GS Civ.Rule 55(a) (1), in existence at the time the default judgment was entered, provided:
In any action arising ex contractu, when the plaintiff’s claim against a defendant is for a sum certain or for a sum which by computation may be made certain, and the plaintiff shall have filed, at the time of bringing his action, a complaint verified by himself or by his agent, or shall have filed with his complaint an affidavit executed by himself or by his agent, and if said verified complaint or said affidavit shall set out the sum he claims to be due, exclusive of all set-offs and just grounds of defense, and a copy of said verified complaint or affidavit shall have been served upon the defendant, the clerk, upon request of the plaintiff or of his attorney, shall enter judgment for that amount and costs against the defendant, if the defendant is in default for failure to appear, as provided in Rule 12, and provided further if the plaintiff or his attorney shall file at the same time an affidavit in compliance with the Soldiers’ and Sailors’ Civil Relief Act of 1940, as amended. (Revised January 1, 1964)
Appellee’s complaint for money due and owing, was not verified, and there was not filed with the complaint an affidavit in accordance with the above quoted rule. After an alias summons had been issued and returned showing personal service, appel-lee’s attorney filed a verification of the complaint and mailed a copy to appellant. Thereafter, when appellant had failed to answer the complaint, the Clerk entered judgment “by default on verified demand * * As a prerequisite to entry of judgment by the Clerk, the rule plainly requires that at the time of bringing the action, that is, when the complaint is filed, the complaint be either verified or accompanied by an affidavit.1 That was not done here and the filing of a verification or affidavit some months after the complaint was filed was not authorized by the rule.2
The Clerk’s power to enter a default judgment is created by the rule, and he can *79exercise that power only where there has been strict compliance with the rule.3 Ap-pellee failed to comply with the rule; the Clerk lacked authority to enter judgment; and the purported judgment was null and void.4 Appellant’s motion to set aside the judgment should have been granted.
Reversed.

. GS Civ.Rule 55(a) (1) was in part patterned after Rule 16 of the trial court’s predecessor, the Municipal Court of the District of Columbia, which in turn was patterned after Rule 73 of the former Supreme Court of the District of Columbia. See Fidelity & Deposit Co. v. United States, 187 U.S. 315, 23 S.Ct. 120, 47 L.Ed. 194 (1902), aff’g 20 App.D.C. 376.
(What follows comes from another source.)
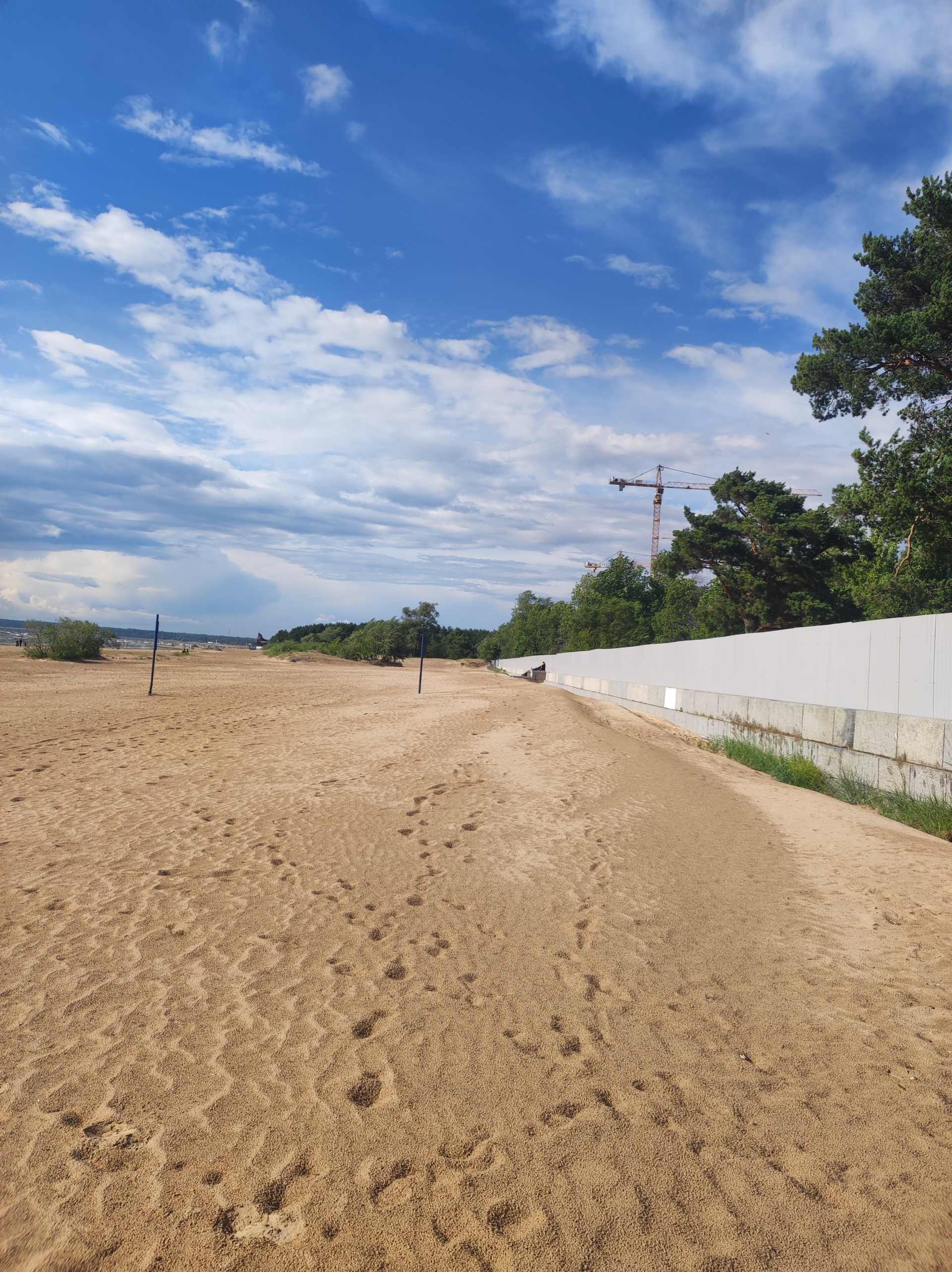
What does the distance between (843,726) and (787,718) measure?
202 centimetres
. Present Rule 55(b) (1) of the Superior Court is patterned in part after former GS Civ.Rule 55(a) (1) and Fed.R.Civ.P. 55(b) (1). Unlike GS Civ. Rule 55(a) (1), both the federal rule and the trial court’s present rule permit the filing of the affidavit after the filing of the complaint.

. Annot., 158 A.L.R. 1091 (1945).

. Meakin v. Martin, D.C.App., 187 A.2d 326 (1963).